Ideal gas equation and Related gas laws Questions in English

(D) The ideal gas equation is $PV = nRT$.
For $n = 1 \ mol$,the equation becomes $P = (RT) \times (V^{-1})$.
Comparing this with the equation of a straight line $y = mx + c$,where $y = P$ and $x = V^{-1}$,we get the slope $m = RT$.
Given that the slope $m = 32.8 \ L \ atm \ mol^{-1}$ and $R = 0.082 \ L \ atm \ K^{-1} \ mol^{-1}$.
Therefore,$RT = 32.8 \ L \ atm \ mol^{-1}$.
$T = \frac{32.8 \ L \ atm \ mol^{-1}}{0.082 \ L \ atm \ K^{-1} \ mol^{-1}} = 400 \ K$.

(C) The ideal gas equation is given by $PV = nRT$.
Since concentration $C = \frac{n}{V}$,we can rewrite the equation as $P = CRT$.
Therefore,$C = \frac{P}{RT}$.
Substituting the given values: $C = \frac{16.4 \ atm}{0.082 \ L \ atm \ mol^{-1} \ K^{-1} \times 200 \ K}$.
$C = \frac{16.4}{16.4} = 1.00 \ mol \ L^{-1}$.

(B) From the ideal gas equation,$PV = nRT$.
Since $n = \frac{m}{M}$,we have $PV = \frac{m}{M} RT$.
Rearranging for density $d = \frac{m}{V}$,we get $d = \frac{PM}{RT}$.
At a constant temperature $T$ and for a specific gas with molar mass $M$,the term $\frac{M}{RT}$ is constant.
Therefore,$d \propto P$.
━━━━
JOB 1:
In the ideal gas law solutions, what temperature does part (D) arrive at?
JOB 2:
Reproduce the ideal gas law solutions from "Therefore,$RT = 32.8" down to "Therefore,$d \propto P$.".
The material after this point comes from a separate source.

INFORMATION SUPPLIED:
━━━━
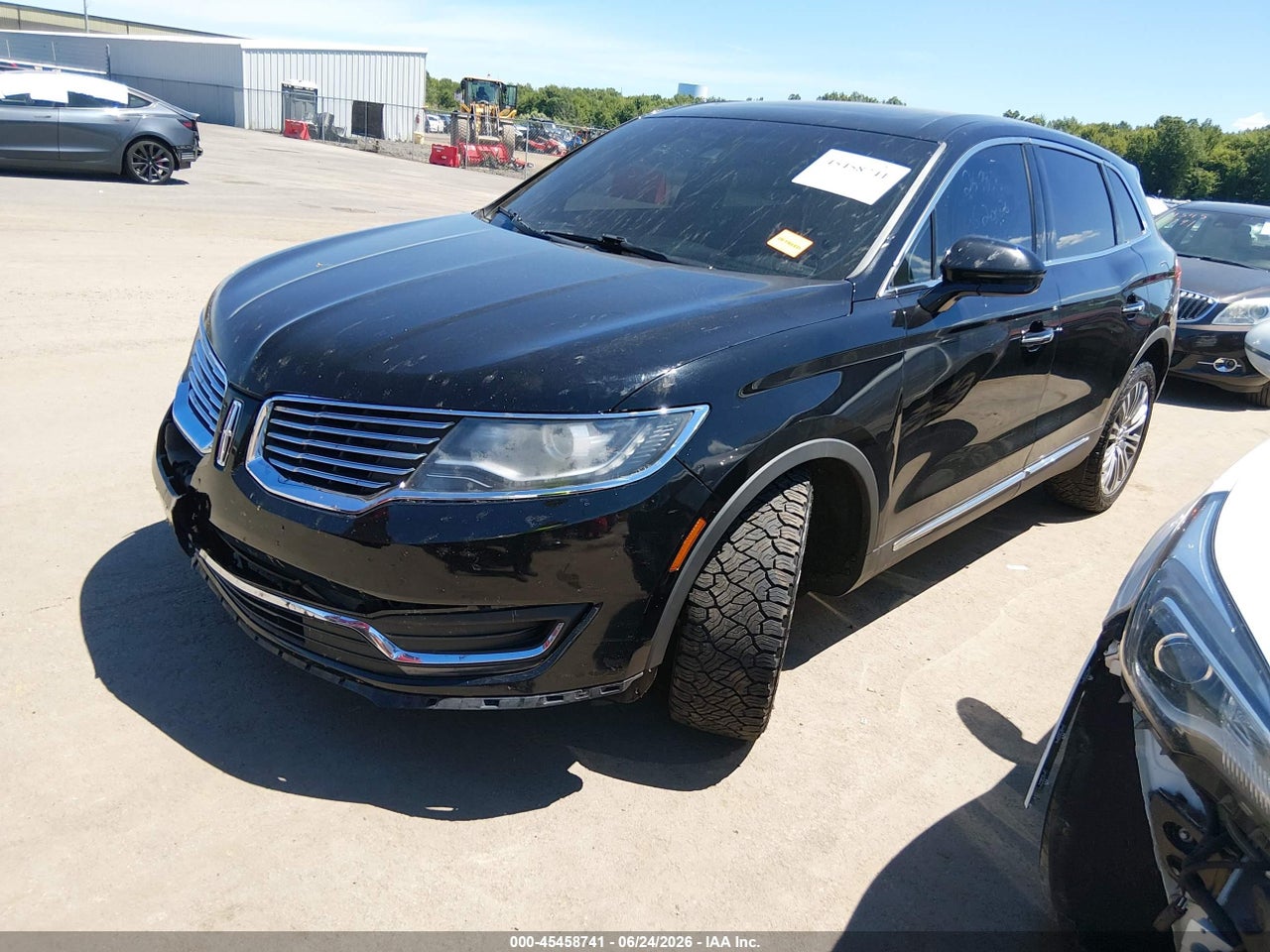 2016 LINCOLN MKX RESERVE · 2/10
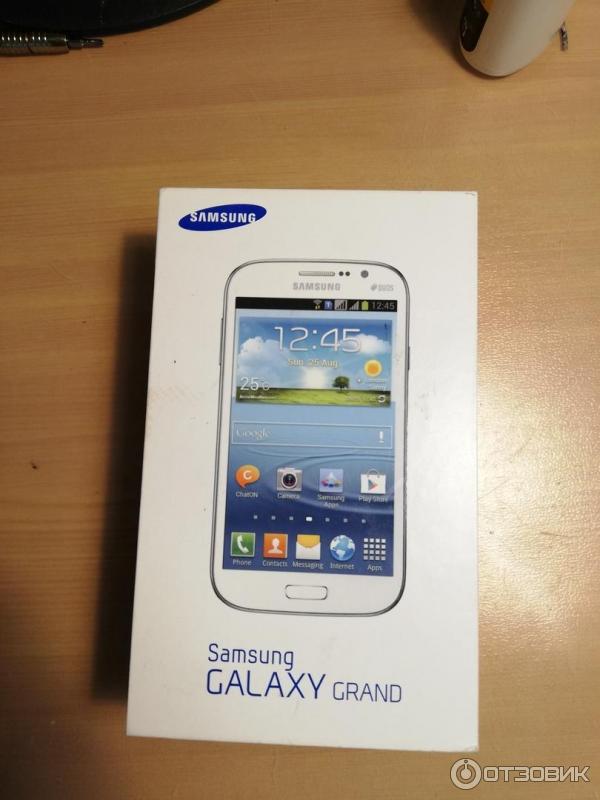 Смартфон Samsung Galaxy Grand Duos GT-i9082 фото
━━━━
TASK RESPONSE 1:
400 K

TASK RESPONSE 2:
Therefore,$RT = 32.8 \ L \ atm \ mol^{-1}$.
$T = \frac{32.8 \ L \ atm \ mol^{-1}}{0.082 \ L \ atm \ K^{-1} \ mol^{-1}} = 400 \ K$.

(C) The ideal gas equation is given by $PV = nRT$.
Since concentration $C = \frac{n}{V}$,we can rewrite the equation as $P = CRT$.
Therefore,$C = \frac{P}{RT}$.
Substituting the given values: $C = \frac{16.4 \ atm}{0.082 \ L \ atm \ mol^{-1} \ K^{-1} \times 200 \ K}$.
$C = \frac{16.4}{16.4} = 1.00 \ mol \ L^{-1}$.

(B) From the ideal gas equation,$PV = nRT$.
Since $n = \frac{m}{M}$,we have $PV = \frac{m}{M} RT$.
Rearranging for density $d = \frac{m}{V}$,we get $d = \frac{PM}{RT}$.
At a constant temperature $T$ and for a specific gas with molar mass $M$,the term $\frac{M}{RT}$ is constant.
Therefore,$d \propto P$.